▶ EXTRACTO SELECCIONADO
################
Por otra parte, siempre he creído que en lo que respecta a la literatura, la profesora es una pieza fundamental cada vez que uno se enamore perdidamente de ella. Uno puede tener el gusto o la vena de la literatura, pero tener la suerte de encontrar a una musa recomendando libros, platicando sobre ellos, escuchando las opiniones de uno, compartiendo los textos, todo esto genera una comunión amorosa y la clase de literatura se vuelve una joya de los años venideros.
Hola, Diana. Muy interesante tu texto y tu exploración de la educación desde tus experiencias. Quiero compartirte unas líneas a propósito del tema:
I. Si el humanismo es desvivirse por lo humano, como lo escribe Levinas, desvivirse por ese humano, implica, desde el territorio educativo, generar escenarios donde se hospeden diferentes voces culturales con las cuales se narre el mundo desde una poética que privilegie la solidaridad y la complejidad. En este sentido, la educación se entiende como práctica política de resistencia al mal de la banalidad, a la violencia de la indiferencia, a la estandarización de la subjetividad desde los imperios mediáticos que promueven el pensamiento corriente. La educación, en un país como el nuestro (en el que se invierte gran parte del presupuesto en sostener el asqueroso negocio de la corrupción y la guerra), está condenada a ocupar el lugar de cenicienta ninguneada por las hermanastras mezquinas y criminales de la política nacional. Por otra parte, esa trivialización que se hace de la profesión docente desde ciertas telenovelas en las que se le adjudica al profesor el papel de imbécil que con sus extravagancias deleita y hace reír, ridiculizando de paso la labor política de la educación en los destinos históricos de los pueblos; esas construcciones, reitero, que se promueven desde los mass media, no son ingenuas, responden a modelos económicos que imponen la homogenización de la sensibilidad. Recordemos, en este punto, al profesor de la Espriella en “Pedro, El Escamoso” o el vendedor de perros calientes que después se convierte en profesor en “María Madrugada”, o al “gran” “Francisco, El Matemático”, que monumentaliza “mesiánicamente” la figura del “profe” como la del encargado de deshacer todo género de agravios, enderezar todo clase de entuertos, enmendar todo tipo de sinrazones, mejorar toda forma de abusos, satisfacer todo estilo de deudas. Quizá ese tipo de imaginarios que se tiene de los educadores, explica, entre otras razones, que se deba practicar rituales de purificación para asumir la docencia como una práctica política de resistencia frente a la muerte, a la servidumbre, a la infamia, a la vergüenza.
################
Fragmentos breves de texto descriptivo:

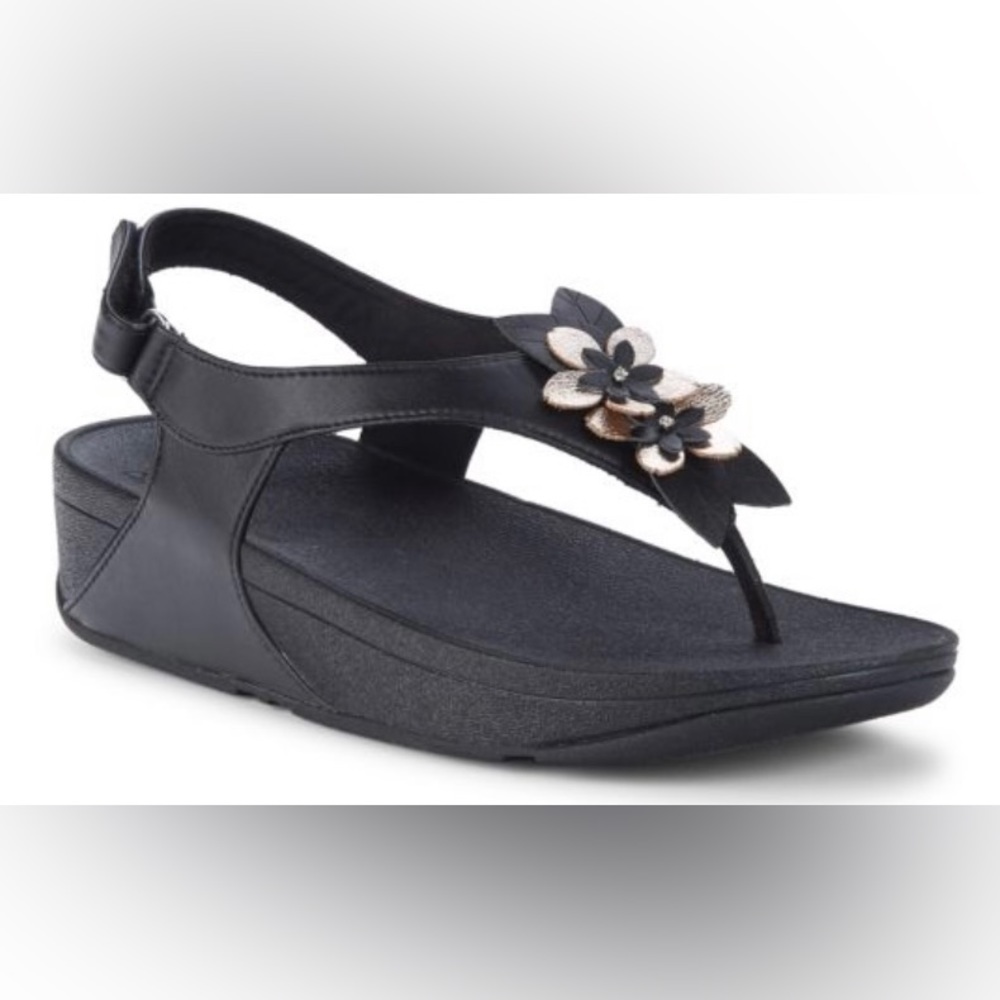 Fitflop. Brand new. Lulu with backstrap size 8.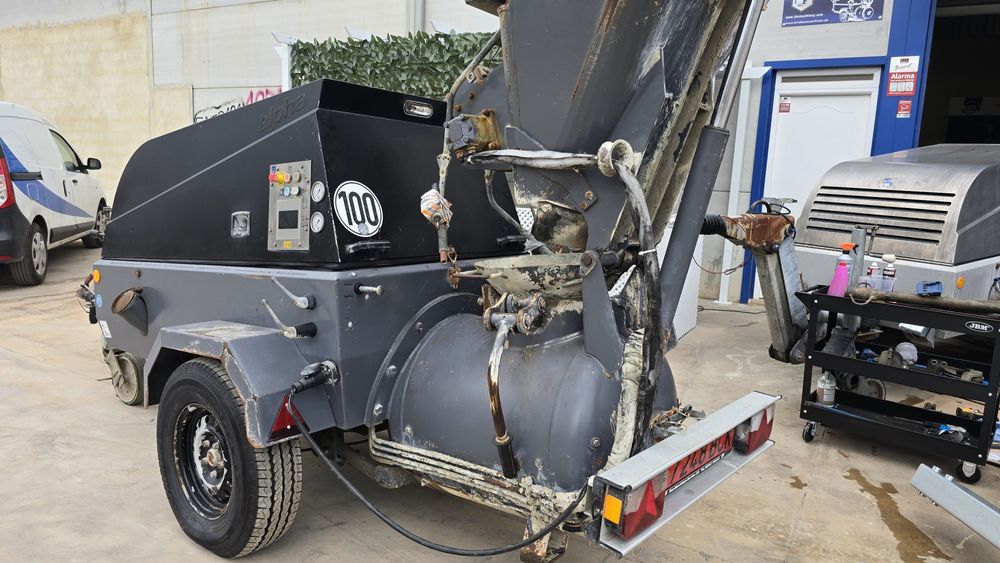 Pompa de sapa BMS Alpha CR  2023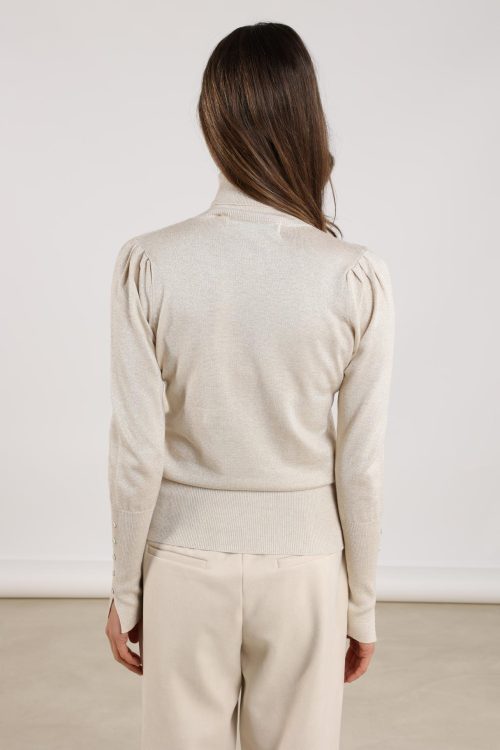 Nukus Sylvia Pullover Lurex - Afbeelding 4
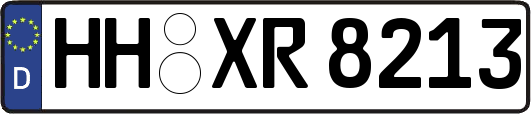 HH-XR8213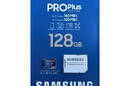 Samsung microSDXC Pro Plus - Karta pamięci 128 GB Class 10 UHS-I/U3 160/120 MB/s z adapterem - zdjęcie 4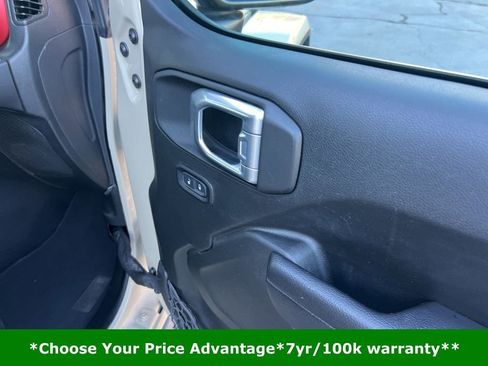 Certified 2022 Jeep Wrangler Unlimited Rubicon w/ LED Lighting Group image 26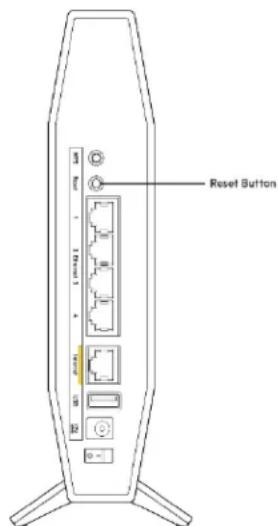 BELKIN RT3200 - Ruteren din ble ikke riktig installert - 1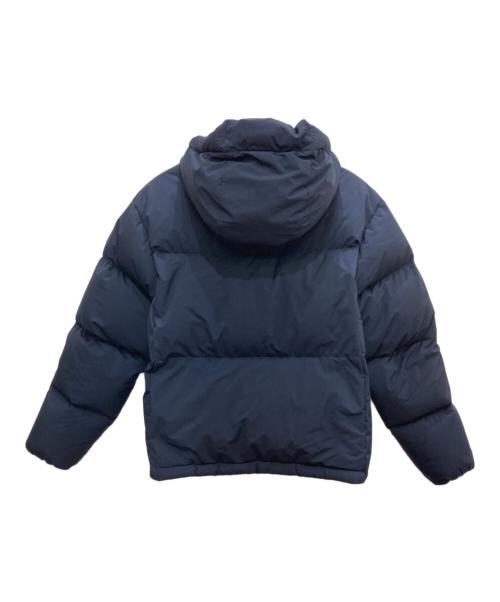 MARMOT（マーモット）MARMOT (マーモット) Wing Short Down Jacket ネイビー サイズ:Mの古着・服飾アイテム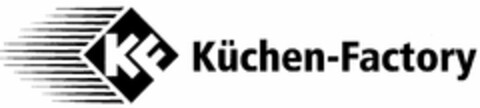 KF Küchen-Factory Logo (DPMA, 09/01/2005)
################
▶ ORDEN DE TRABAJO
Transcribe sin cambios un pasaje del texto sobre la educación: empieza en las palabras que contienen "Por otra parte, siempre" y termina después de "los años venideros.".

▶ RESPUESTA AL PROBLEMA
Por otra parte, siempre he creído que en lo que respecta a la literatura, la profesora es una pieza fundamental cada vez que uno se enamore perdidamente de ella. Uno puede tener el gusto o la vena de la literatura, pero tener la suerte de encontrar a una musa recomendando libros, platicando sobre ellos, escuchando las opiniones de uno, compartiendo los textos, todo esto genera una comunión amorosa y la clase de literatura se vuelve una joya de los años venideros.